◆ Passage for review:
-*-*-

Using BigQuery and Firebase Analytics to understand your mobile app
Originally posted on
Google
Cloud Platform Blog
Posted by Sara Robinson, Developer Advocate
At Google I/O this May, Firebase
announced a new suite of products to help developers build mobile
apps. Firebase Analytics, a part of the new Firebase platform, is a tool that automatically
captures data on how people are using your iOS and Android app, and lets you define your own
custom app events. When the data's captured, it’s available through a dashboard in
the Firebase console. One of my favorite cloud integrations with the new Firebase platform is
the ability to export raw data from Firebase Analytics to
Google BigQuery for
custom analysis. This custom analysis is particularly useful for aggregating data from the iOS
and Android versions of your app, and accessing custom parameters passed in your Firebase
Analytics events. Let’s take a look at what you can do with this powerful
combination.
How does the BigQuery export work?
After
linking your Firebase project to BigQuery, Firebase automatically
exports a new table to an associated BigQuery dataset every day. If you have both iOS and
Android versions of your app, Firebase exports the data for each platform into a separate
dataset. Each table contains the user activity and demographic data automatically captured by
Firebase Analytics, along with any custom events you’re capturing in your app. Thus,
after exporting one week’s worth of data for a cross-platform app, your BigQuery
project would contain two datasets, each with seven tables:
Diving into the data
The schema for every Firebase Analytics export table is the same, and we’ve created
two datasets (
one for iOS and
one for Android) with sample user data for you to run the example
queries below. The datasets are for a sample cross-platform iOS and Android gaming app. Each
dataset contains seven tables
— one
week’s worth of analytics data.

-*-*-

(Extracted page text data)
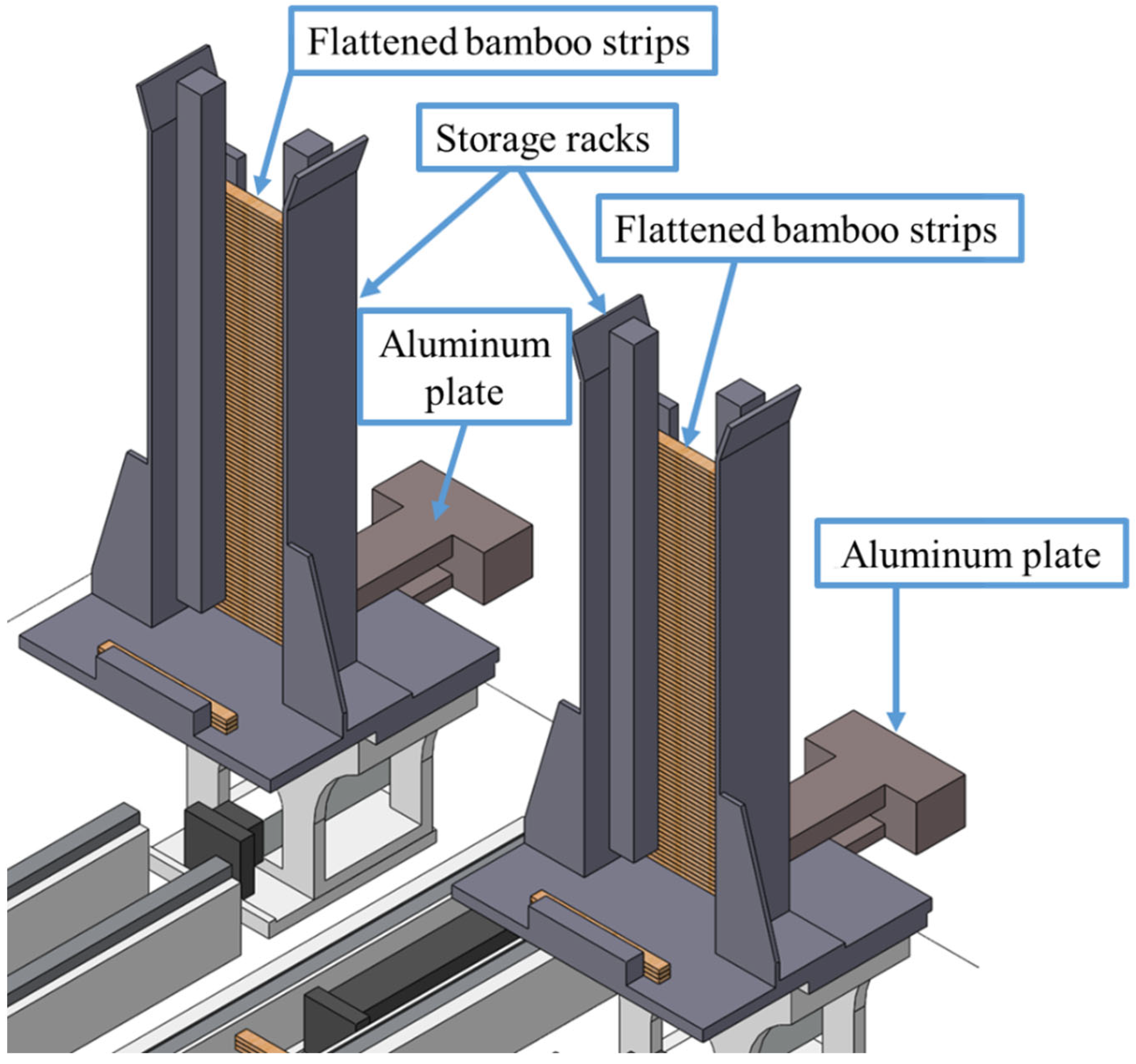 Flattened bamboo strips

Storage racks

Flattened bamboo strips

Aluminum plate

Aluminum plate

-*-*-

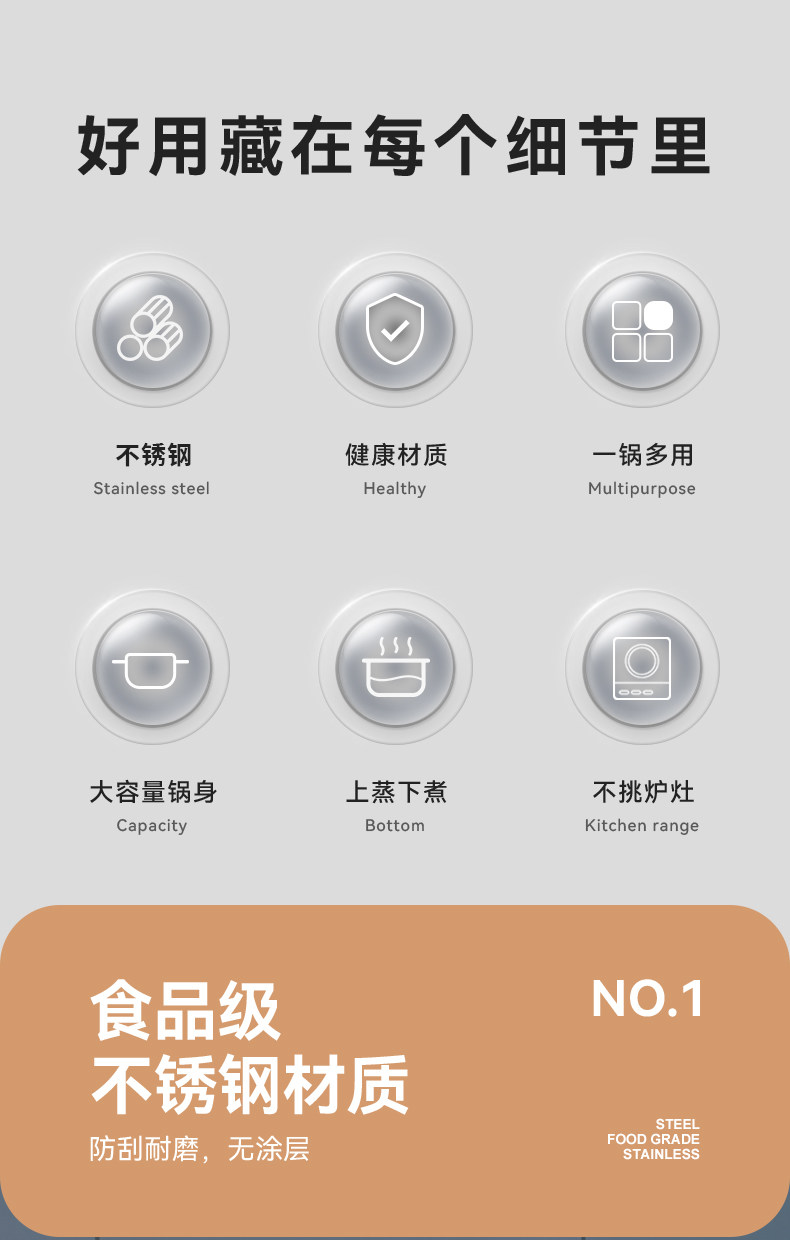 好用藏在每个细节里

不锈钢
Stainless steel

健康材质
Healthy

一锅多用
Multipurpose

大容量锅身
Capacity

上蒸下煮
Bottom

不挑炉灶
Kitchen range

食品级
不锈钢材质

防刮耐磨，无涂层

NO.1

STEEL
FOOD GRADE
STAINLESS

-*-*-

◆ Assignment 1: In the post on BigQuery and Firebase Analytics, what kinds of data does each exported table contain?
◆ Assignment 2: Pick up the post on BigQuery and Firebase Analytics right after its last sentence and keep writing.

◆ Reply 1:
- User activity data automatically captured by Firebase Analytics
- Demographic data automatically captured by Firebase Analytics
- Any custom events being captured in the app

◆ Reply 2:
The following query will return some basic user demographic and device data for one day of
usage on the iOS version of our app:
SELECT
user_dim.app_info.app_instance_id,
user_dim.device_info.device_category,
user_dim.device_info.user_default_language,
user_dim.device_info.platform_version,
user_dim.device_info.device_model,
user_dim.geo_info.country,
user_dim.geo_info.city,
user_dim.app_info.app_version,
user_dim.app_info.app_store,
user_dim.app_info.app_platform
FROM
[firebase-analytics-sample-data:ios_dataset.app_events_20160601]
Since the schema for every BigQuery table exported from Firebase Analytics is the same, you
can run any of the queries in this post on your own Firebase Analytics data by replacing the
dataset and table names with the ones for your project.
The schema has user data and event data. All user data is automatically captured by Firebase
Analytics, and the event data is populated by any custom events you add to your app.
Let’s take a look at the specific records for both user and event data.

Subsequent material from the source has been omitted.